### EXTRACT PROVIDED
Justin Mason wrote:
Daryl C. W. O'Shea writes:
The zone's nightly-mc corpus (uploaded corpora) are this big (in KB):
2 /export/home/bbmass/rawcor/doc
19760 /export/home/bbmass/rawcor/fredt
6764040 /export/home/bbmass/rawcor/jm (mostly spam, since May 2007)
209393 /export/home/bbmass/rawcor/zmi
so that's pretty big. In terms of disk space usage, that probably
wouldn't take much space to cp -al; but it'd take a fair bit of time,
esp on the zone, which has serious I/O bottleneck problems.
As an aside, if bandwidth is free, the whole mass-check will run quite a
bit faster if you rsync the corpus to each of the slaves. Of course
that assumes you've got the disk space and i/o to spare (i/o you may
already have if /tmp isn't a ramdisk).
yeah, rsyncing about 7GB of corpora, nightly, would definitely be slow ;)
Not really, it's probably less than 100MB change a day. My current
personal spam corpus is 2.1 GB over the last 60 days. Rsync'ing it
nightly with my 128kbit upload speed doesn't take very long. If the
objective is to get our disk i/o usage down on the zone this would make
a serious difference.
Daryl

### EXERCISE OBJECTIVE
Copy out the corpus-syncing thread starting with "209393 /export/home/bbmass/rawcor/zmi" and going on through "a serious difference.", but swap "bandwidth" out and put "network capacity" in its place.

### RECORD EXCERPTS
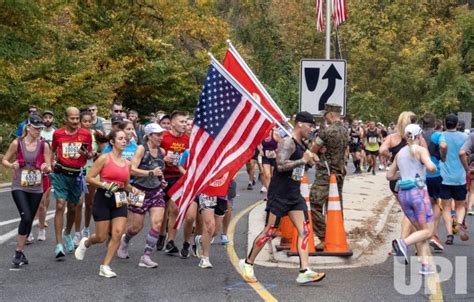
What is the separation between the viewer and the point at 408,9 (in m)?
57.3

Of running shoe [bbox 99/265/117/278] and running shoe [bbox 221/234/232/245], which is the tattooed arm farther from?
running shoe [bbox 221/234/232/245]

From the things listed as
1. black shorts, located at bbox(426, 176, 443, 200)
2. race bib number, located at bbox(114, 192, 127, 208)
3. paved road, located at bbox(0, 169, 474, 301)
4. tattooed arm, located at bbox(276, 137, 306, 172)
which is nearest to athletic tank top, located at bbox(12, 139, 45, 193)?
paved road, located at bbox(0, 169, 474, 301)

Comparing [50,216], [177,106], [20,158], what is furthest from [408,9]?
[20,158]

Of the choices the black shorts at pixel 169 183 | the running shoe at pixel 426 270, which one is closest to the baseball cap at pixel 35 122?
the black shorts at pixel 169 183

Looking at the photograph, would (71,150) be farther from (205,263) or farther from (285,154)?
(285,154)

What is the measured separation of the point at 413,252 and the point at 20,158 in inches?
213

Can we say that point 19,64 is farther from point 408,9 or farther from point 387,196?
point 408,9

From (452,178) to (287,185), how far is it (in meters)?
4.46

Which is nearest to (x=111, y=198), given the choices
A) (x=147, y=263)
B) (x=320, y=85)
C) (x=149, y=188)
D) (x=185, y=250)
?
(x=149, y=188)

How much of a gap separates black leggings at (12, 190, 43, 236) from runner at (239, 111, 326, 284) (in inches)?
107

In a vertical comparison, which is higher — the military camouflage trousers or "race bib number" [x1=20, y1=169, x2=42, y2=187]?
"race bib number" [x1=20, y1=169, x2=42, y2=187]

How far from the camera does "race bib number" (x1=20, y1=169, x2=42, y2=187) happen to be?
33.9ft

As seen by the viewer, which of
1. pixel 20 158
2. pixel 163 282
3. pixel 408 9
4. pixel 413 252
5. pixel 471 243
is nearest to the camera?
pixel 163 282

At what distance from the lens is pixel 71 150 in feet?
37.0
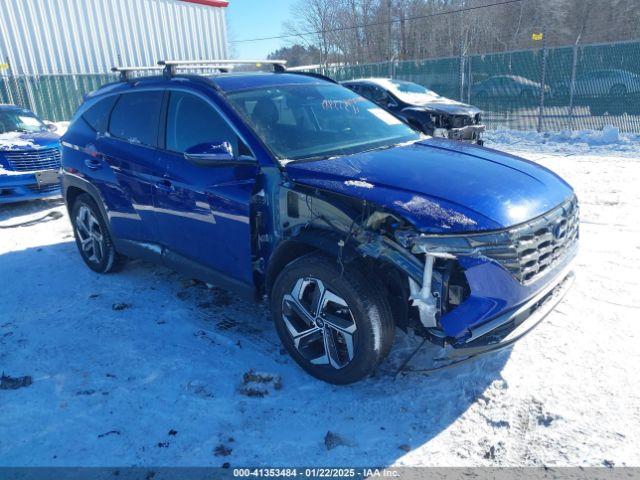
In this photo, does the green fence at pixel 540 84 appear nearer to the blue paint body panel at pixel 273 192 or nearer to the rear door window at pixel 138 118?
the blue paint body panel at pixel 273 192

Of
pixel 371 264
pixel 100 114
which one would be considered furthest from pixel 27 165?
pixel 371 264

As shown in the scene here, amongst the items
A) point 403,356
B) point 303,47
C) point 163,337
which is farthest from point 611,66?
point 303,47

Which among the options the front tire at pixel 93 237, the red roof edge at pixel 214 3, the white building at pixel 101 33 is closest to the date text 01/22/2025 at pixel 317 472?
the front tire at pixel 93 237

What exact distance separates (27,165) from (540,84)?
13.2 meters

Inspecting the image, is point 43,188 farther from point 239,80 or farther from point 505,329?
point 505,329

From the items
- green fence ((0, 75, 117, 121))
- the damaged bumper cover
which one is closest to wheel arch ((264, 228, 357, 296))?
the damaged bumper cover

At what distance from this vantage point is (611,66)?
1286cm

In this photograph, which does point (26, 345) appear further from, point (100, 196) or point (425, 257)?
point (425, 257)

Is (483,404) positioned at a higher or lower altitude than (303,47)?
lower

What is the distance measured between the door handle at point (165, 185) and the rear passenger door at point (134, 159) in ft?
0.06

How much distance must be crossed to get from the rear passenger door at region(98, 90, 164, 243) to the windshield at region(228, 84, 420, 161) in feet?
3.06

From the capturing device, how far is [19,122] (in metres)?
8.80

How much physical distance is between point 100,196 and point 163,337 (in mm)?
1760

### ANSWER BELOW
209393 /export/home/bbmass/rawcor/zmi
so that's pretty big. In terms of disk space usage, that probably
wouldn't take much space to cp -al; but it'd take a fair bit of time,
esp on the zone, which has serious I/O bottleneck problems.
As an aside, if network capacity is free, the whole mass-check will run quite a
bit faster if you rsync the corpus to each of the slaves. Of course
that assumes you've got the disk space and i/o to spare (i/o you may
already have if /tmp isn't a ramdisk).
yeah, rsyncing about 7GB of corpora, nightly, would definitely be slow ;)
Not really, it's probably less than 100MB change a day. My current
personal spam corpus is 2.1 GB over the last 60 days. Rsync'ing it
nightly with my 128kbit upload speed doesn't take very long. If the
objective is to get our disk i/o usage down on the zone this would make
a serious difference.